Saturday, October 16, 2010

Mindful of injustice

I just finished watching "For the Bible Tells Me So" a Sundance documentary in which the director looks at ways the Church has used and sometimes exploited Scripture to deny human rights to gays and lesbians.
It was a reminder of the hatred that continues to live in the name of religion, which has always been one of my deepest conflicts with my church life. I have, for as long as I can remember, been an inclusive person, and consider that to be one of the gifts I have been given. I guess one of the things I took away most personally is not to respond to this kind of absurdity with the same hatred that has been shown to gays and lesbians, but it sure does make me mad. It also makes me think I should be doing much more to support gays, lesbians, transgendered and bi-sexuals and all others who suffer injustice, especially in the name of God.
I remember being confronted by an elderly Junior High School school teacher about not sticking up for a white friend of mine when she and a black girl got into a fight after school. I didn't realize how inappropriate that whole discussion was at the time-it was the 60's and the water fountains at the court house were still segregated- another mystery to me even at age 8 or 10 when my mother informed me that the fountain I was about to drink from was for black people. Oh, but really, different water fountains? Why, oh, why?  I had no hesitation in telling that teacher that they both were wrong to hit each other, a point that didn't endear me to her.
I've struggled within my own church with the on going-don't ask, don't tell,  "I don't think we will be an open and affirming church" attitude towards gays and lesbians, which I just find to be in contradiction to what I know of Christ. Thankfully, I am seeing improvement and a willingness to just love people more.
Open, accepting, embracing, affirming and loving? I don't think Jesus would have it any other way.
Mindful of the importance of love, and sure the world would be a better place with a lot more of it.
I was just lucky to be born of a persuasion that is more societally acceptable.

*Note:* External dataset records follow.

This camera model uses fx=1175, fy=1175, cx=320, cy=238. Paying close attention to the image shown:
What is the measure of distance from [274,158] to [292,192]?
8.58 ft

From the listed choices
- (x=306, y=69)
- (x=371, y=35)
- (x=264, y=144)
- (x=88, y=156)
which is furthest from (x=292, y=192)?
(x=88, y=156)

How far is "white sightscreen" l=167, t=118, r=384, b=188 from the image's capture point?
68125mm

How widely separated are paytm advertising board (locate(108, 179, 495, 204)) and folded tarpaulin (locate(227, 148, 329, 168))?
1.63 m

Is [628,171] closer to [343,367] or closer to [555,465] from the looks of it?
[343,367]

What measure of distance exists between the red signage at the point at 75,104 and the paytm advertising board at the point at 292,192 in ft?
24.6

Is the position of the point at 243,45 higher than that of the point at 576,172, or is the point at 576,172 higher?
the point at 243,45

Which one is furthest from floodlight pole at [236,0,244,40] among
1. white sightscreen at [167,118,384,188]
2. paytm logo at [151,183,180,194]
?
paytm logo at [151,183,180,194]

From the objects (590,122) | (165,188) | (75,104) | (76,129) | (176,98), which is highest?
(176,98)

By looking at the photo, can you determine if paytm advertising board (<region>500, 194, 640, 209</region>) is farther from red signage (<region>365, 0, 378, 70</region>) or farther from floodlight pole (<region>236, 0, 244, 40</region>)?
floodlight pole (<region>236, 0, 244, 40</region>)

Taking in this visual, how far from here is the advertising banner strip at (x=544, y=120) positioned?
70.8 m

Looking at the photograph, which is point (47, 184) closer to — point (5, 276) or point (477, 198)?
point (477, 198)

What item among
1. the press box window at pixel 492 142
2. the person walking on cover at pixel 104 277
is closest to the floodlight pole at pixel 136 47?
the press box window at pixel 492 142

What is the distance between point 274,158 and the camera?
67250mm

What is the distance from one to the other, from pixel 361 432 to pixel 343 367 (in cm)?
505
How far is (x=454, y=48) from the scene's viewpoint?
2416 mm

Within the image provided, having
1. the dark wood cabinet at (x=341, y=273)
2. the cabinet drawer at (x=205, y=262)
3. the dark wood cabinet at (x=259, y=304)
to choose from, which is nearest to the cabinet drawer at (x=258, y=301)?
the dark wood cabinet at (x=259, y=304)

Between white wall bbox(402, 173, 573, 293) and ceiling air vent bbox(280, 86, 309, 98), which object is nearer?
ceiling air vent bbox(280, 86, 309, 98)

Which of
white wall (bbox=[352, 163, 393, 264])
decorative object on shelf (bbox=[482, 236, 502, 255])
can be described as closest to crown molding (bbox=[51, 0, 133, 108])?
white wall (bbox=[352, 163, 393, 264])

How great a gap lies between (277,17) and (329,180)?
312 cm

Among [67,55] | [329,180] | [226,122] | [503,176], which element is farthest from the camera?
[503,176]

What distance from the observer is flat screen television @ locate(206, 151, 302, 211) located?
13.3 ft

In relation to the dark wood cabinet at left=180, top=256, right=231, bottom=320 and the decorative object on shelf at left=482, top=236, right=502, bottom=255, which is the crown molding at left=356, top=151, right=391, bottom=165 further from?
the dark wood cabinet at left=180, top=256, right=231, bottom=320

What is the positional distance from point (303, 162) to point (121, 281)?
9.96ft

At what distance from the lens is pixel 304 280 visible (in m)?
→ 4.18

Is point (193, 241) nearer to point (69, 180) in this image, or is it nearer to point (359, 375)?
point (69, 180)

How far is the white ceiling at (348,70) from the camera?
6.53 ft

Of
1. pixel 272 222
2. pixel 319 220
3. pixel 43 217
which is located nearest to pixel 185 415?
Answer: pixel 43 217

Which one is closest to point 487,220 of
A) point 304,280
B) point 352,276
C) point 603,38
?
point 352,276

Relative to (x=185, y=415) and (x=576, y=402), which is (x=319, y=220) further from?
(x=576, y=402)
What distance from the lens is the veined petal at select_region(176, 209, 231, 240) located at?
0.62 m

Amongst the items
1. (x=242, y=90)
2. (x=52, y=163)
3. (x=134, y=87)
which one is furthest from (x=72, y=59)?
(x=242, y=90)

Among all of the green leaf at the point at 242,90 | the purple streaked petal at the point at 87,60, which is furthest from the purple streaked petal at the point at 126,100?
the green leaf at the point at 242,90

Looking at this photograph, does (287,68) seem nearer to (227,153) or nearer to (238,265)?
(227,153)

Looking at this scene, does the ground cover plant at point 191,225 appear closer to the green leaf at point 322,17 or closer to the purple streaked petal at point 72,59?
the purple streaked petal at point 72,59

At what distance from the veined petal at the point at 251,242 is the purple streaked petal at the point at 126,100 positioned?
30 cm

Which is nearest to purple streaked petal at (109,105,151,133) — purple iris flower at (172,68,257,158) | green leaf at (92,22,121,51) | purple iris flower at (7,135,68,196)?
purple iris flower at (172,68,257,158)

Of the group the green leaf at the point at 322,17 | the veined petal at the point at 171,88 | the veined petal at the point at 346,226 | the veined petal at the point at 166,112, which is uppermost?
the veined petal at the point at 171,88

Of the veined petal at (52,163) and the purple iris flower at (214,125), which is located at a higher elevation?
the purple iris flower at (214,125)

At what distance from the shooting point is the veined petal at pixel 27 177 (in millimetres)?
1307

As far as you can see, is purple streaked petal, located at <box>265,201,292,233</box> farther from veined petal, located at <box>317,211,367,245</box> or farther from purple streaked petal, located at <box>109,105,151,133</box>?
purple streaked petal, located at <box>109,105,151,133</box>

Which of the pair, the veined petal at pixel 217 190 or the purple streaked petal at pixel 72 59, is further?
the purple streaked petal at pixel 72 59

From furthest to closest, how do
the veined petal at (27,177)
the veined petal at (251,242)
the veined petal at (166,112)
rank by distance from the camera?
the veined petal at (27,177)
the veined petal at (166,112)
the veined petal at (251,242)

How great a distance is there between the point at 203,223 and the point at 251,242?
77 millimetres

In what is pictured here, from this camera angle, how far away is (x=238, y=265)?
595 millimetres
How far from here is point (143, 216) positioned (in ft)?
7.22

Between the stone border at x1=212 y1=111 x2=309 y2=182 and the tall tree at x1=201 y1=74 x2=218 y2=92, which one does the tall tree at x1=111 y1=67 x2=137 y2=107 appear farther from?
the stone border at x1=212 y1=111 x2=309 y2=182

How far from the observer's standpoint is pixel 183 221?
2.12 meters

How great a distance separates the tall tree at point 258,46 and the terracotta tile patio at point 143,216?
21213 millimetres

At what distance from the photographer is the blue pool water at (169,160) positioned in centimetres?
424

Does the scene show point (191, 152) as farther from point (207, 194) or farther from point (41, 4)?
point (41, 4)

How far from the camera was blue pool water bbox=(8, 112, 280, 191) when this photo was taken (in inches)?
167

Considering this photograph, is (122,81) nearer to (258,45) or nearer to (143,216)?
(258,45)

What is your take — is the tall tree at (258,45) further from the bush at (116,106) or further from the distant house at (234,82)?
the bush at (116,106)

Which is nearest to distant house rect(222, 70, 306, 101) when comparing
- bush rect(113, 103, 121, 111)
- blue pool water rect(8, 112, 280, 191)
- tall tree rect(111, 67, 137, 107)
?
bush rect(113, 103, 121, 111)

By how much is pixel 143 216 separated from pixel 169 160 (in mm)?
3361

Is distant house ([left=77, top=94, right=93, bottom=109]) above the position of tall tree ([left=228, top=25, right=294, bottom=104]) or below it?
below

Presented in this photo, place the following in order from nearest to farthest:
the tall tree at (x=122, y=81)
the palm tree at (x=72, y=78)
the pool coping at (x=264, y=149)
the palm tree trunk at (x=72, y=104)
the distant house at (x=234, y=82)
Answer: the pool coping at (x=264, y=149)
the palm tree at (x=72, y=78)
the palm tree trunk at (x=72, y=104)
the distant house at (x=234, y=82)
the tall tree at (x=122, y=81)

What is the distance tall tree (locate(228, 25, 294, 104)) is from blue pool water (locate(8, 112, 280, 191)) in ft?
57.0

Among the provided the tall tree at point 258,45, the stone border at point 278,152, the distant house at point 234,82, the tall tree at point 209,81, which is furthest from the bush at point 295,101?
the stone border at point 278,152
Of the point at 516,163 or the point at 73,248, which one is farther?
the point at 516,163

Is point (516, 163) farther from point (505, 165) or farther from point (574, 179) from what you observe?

People could ask why I'm attracted to men- couldn't explain it any more than a gay or lesbian person can explain their attraction to someone.
The suicides as a result of bullying are shocking, the many more who are suffering beyond those known cases-far to many.
There are so many reasons to affirm people. Too bad we are spending so much time trying to divide and persecute.
Mindful of being grateful that I can see the world differently and hopeful that I live it out more fully. No one should live in fear.

3 comments:

  1. We've shown that at church twice, and I 've cried all the way through both times. It is a great movie.

    ReplyDelete
  2. Beth, so glad I didn't miss this post. Every word of it perfect.

    I've never been a fan of organized religion...they never seem to get it all right, but then I suppose that's an unrealistic expectation.

    Warm hugs, donna

    ReplyDelete
  3. Hi mom
    Thanks for this post. A nice read before I "hit the books" (AKA: type).